## Selected text
+1, it was on my TODO for a while waiting the Java8 update.

Regards
JB

On 02/01/2018 06:56 AM, Romain Manni-Bucau wrote:
> Why not dropping guava for all beam codebase? With java 8 it is quite easy to 
> do
> it and avoid a bunch of conflicts. Did it in 2 projects with quite a good 
> result.
> 
> Le 1 févr. 2018 06:50, "Lukasz Cwik" <lc...@google.com
> <mailto:lc...@google.com>> a écrit :
> 
>     Make sure to include the guava version in the artifact name so that we can
>     have multiple vendored versions.
> 
>     On Wed, Jan 31, 2018 at 9:16 PM, Kenneth Knowles <k...@google.com
>     <mailto:k...@google.com>> wrote:
> 
>         I didn't have time for this, but it just bit me. We definitely have
>         Guava on the API surface of runner support code in ways that get
>         incompatibly shaded. I will probably start "1a" by making a shaded
>         library org.apache.beam:vendored-guava and starting to use it. It 
> sounds
>         like there is generally unanimous support for that much, anyhow.
> 
>         Kenn
> 
>         On Wed, Dec 13, 2017 at 8:31 AM, Aljoscha Krettek <aljos...@apache.org
>         <mailto:aljos...@apache.org>> wrote:
> 
>             Thanks Ismaël for bringing up this discussion again!
> 
>             I would be in favour of 1) and more specifically of 1a)
> 
>             Aljoscha
> 
> 
>>             On 12. Dec 2017, at 18:56, Lukasz Cwik <lc...@google.com
>>             <mailto:lc...@google.com>> wrote:
>>
>>             You can always run tests on post shaded artifacts instead of the
>>             compiled classes, it just requires us to change our maven 
>> surefire
>>             / gradle test configurations but it is true that most IDEs would
>>             behave better with a dependency jar unless you delegate all the
>>             build/test actions to the build system and then it won't matter.
>>
>>             On Mon, Dec 11, 2017 at 9:05 PM, Kenneth Knowles <k...@google.com
>>             <mailto:k...@google.com>> wrote:
>>
>>                 There's also, with additional overhead,
>>
>>                 1a) A relocated and shipped package for each thing we want to
>>                 relocate. I think this has also been tried outside Beam...

## Information supplied
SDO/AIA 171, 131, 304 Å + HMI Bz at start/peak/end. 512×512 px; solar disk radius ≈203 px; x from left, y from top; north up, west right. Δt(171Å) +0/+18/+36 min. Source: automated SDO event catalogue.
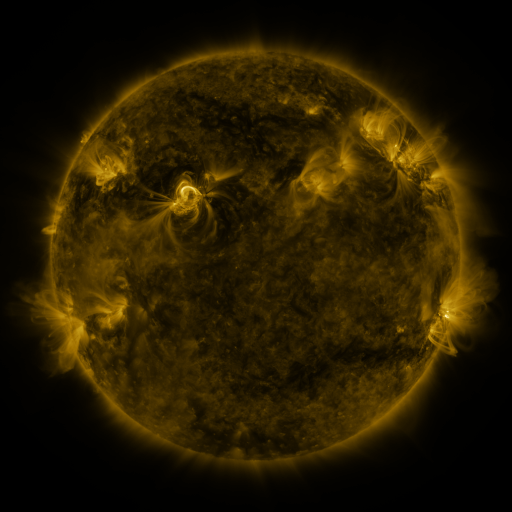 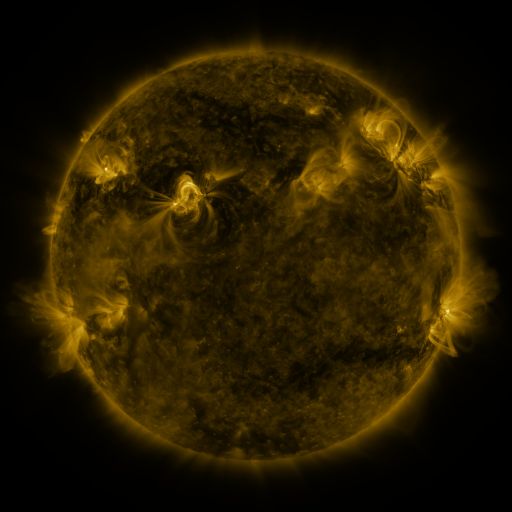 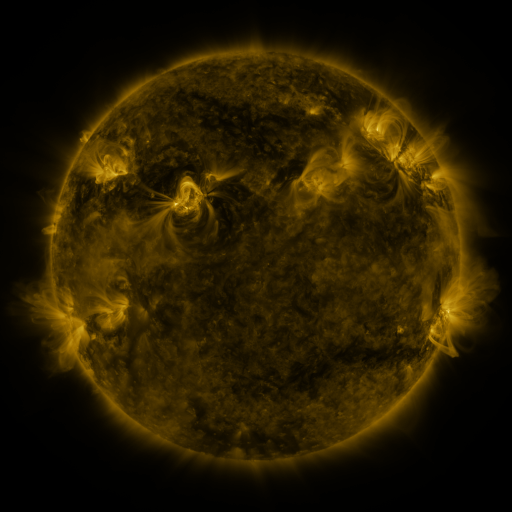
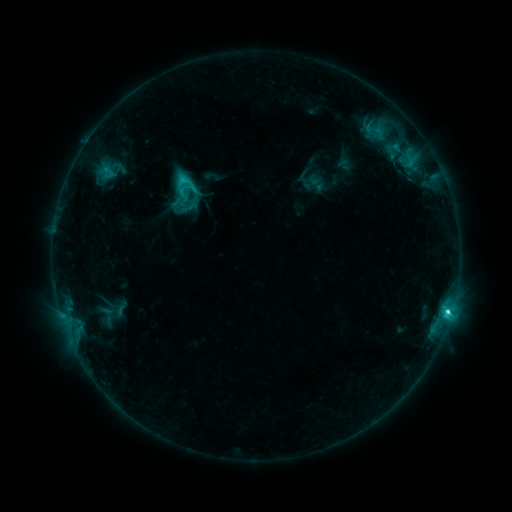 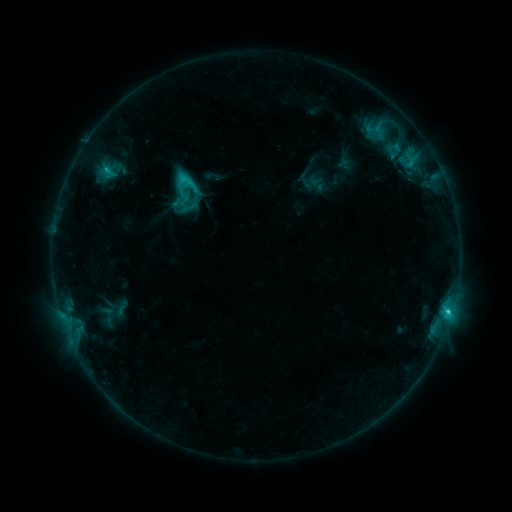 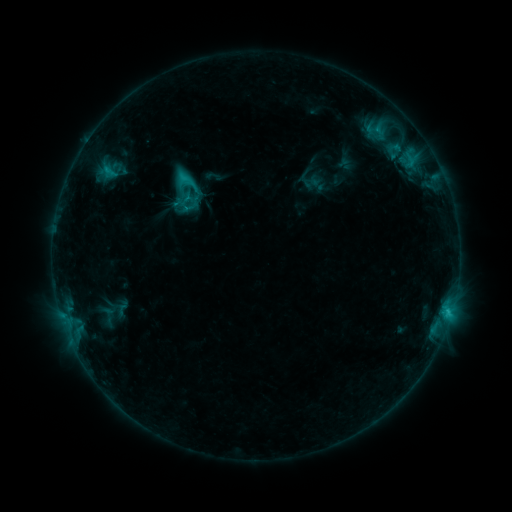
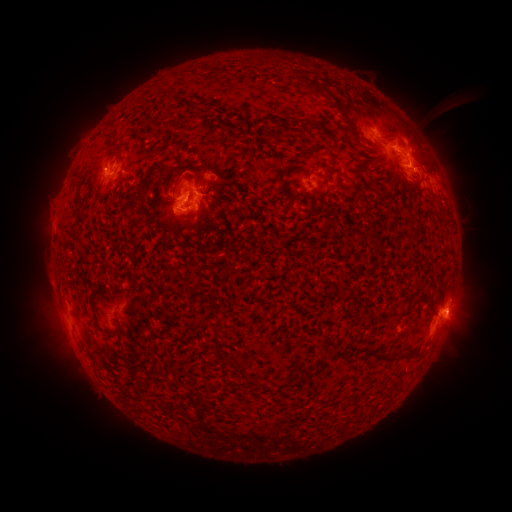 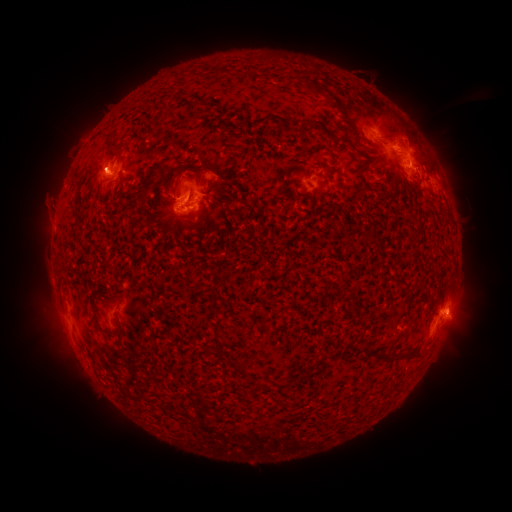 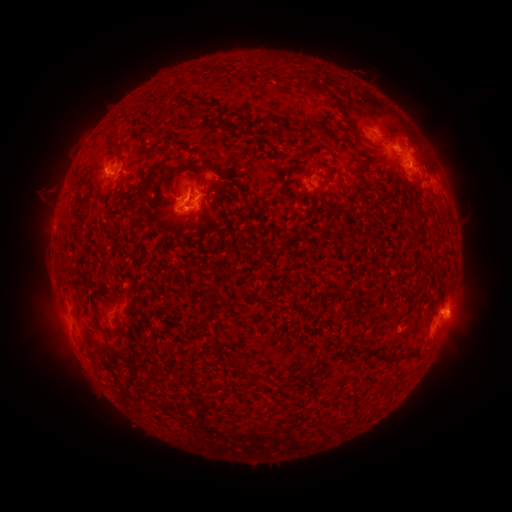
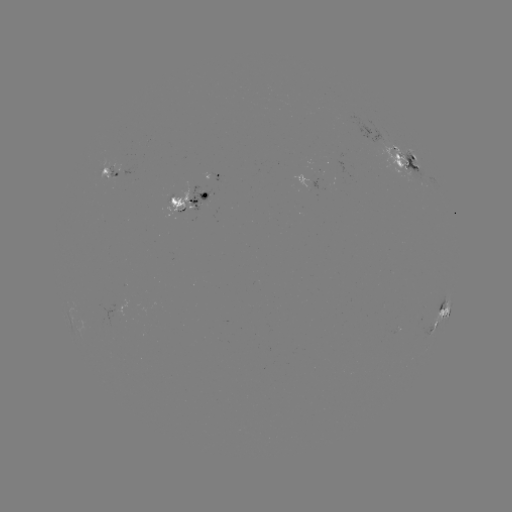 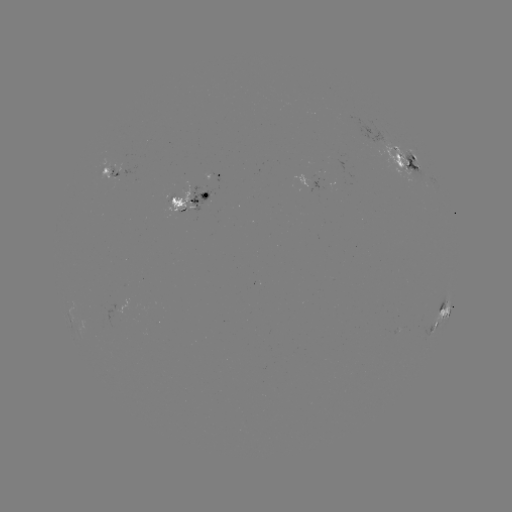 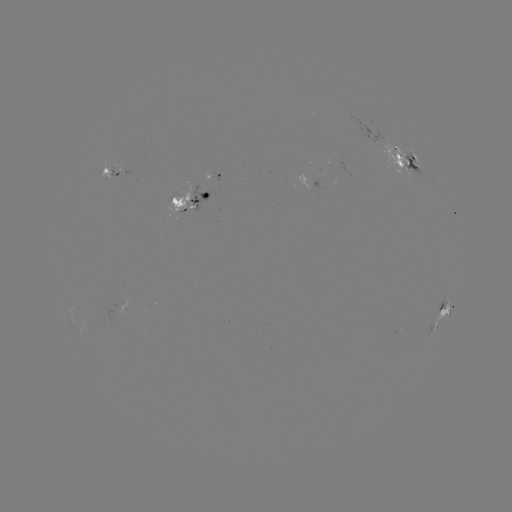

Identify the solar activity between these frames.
emerging-flux region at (175, 200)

## Task requirements
1: Quote the Guava thread word for word, starting at "On 02/01/2018 06:56" and ending at "multiple vendored versions.".
2: List each distinct person who is named in the Guava thread's attribution lines as the author of a quoted message.

## Results for each task
1:
On 02/01/2018 06:56 AM, Romain Manni-Bucau wrote:
> Why not dropping guava for all beam codebase? With java 8 it is quite easy to 
> do
> it and avoid a bunch of conflicts. Did it in 2 projects with quite a good 
> result.
> 
> Le 1 févr. 2018 06:50, "Lukasz Cwik" <lc...@google.com
> <mailto:lc...@google.com>> a écrit :
> 
>     Make sure to include the guava version in the artifact name so that we can
>     have multiple vendored versions.

2:
Romain Manni-Bucau
Lukasz Cwik
Kenneth Knowles
Aljoscha Krettek